C4 - Correlation

Cards (12)

  • Bivariate data is data which has pairs or values for two variables.
  • You can represent bivariate data on a scatter graph.
  • The variable that is controlled is called the independent or explanatory variable (x-axis).
  • The variable that is measured is called the dependent or response variable (y-axis).
  • Correlation describes the nature of the linear relationship between two variables:
    • strong negative
    • weak negative
    • strong positive
    • weak positive
    • no linear correlation
  • For negatively correlated variables, when one variable increases the other decreases.
    For positively correlated variables, when one variable increases the other also increases.

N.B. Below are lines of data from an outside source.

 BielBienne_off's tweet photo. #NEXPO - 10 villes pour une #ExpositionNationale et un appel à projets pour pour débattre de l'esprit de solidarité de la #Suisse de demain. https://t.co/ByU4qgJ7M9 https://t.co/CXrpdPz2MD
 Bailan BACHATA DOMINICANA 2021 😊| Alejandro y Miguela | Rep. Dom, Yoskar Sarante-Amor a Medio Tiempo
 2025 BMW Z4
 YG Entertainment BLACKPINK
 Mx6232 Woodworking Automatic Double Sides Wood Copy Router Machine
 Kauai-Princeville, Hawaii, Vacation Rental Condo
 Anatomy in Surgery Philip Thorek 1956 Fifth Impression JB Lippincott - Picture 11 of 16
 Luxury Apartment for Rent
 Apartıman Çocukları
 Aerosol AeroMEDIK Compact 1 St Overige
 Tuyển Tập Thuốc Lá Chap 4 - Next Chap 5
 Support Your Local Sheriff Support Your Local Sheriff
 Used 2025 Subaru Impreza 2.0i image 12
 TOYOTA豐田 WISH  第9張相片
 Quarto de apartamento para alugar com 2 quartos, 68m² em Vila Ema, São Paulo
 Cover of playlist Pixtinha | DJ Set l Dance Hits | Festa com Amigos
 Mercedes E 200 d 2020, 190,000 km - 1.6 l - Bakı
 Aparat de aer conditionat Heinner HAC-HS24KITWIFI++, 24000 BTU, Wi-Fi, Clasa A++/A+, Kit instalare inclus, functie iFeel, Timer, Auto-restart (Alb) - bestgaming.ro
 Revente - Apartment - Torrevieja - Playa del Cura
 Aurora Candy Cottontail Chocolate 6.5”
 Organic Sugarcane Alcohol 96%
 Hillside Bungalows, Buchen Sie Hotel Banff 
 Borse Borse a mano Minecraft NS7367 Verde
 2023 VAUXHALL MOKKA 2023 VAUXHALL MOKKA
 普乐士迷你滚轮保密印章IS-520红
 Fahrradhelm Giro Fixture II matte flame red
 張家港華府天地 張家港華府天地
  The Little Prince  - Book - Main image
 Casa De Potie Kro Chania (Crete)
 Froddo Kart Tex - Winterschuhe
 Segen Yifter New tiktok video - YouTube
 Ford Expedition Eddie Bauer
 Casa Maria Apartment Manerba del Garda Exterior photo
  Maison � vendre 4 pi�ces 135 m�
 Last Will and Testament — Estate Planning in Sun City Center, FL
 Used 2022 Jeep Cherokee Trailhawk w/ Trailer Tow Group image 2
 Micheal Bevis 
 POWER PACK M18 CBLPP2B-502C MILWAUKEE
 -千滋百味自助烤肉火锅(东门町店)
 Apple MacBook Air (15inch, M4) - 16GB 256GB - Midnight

  • Two variables have a casual relationship if a change in one variable causes a change in the other.
  • When a scatter graph shows correlation, you can draw a line of best fit. This is a linear model that approximates the relationship between the variables. One of the best type of line of best fit is a least squares regression line. This is the straight line that minimises the sum of the squares of the distances of each data point from the line.
  • The regression line of y on x is written in the form y = a + bx
  • The coefficient b tells you the change in y for each unit change in x:
    • if the data is positively correlated, b will be positive
    • if the data is negatively correlated, b will be negative
  • If you know a value of the independent variable from a bivariate data set, you can use the regression line to make a prediction or estimate of the corresponding value of the dependent variable.
  • You should only use the regression line to make predictions for values of the dependent variable that are within the range of the given data.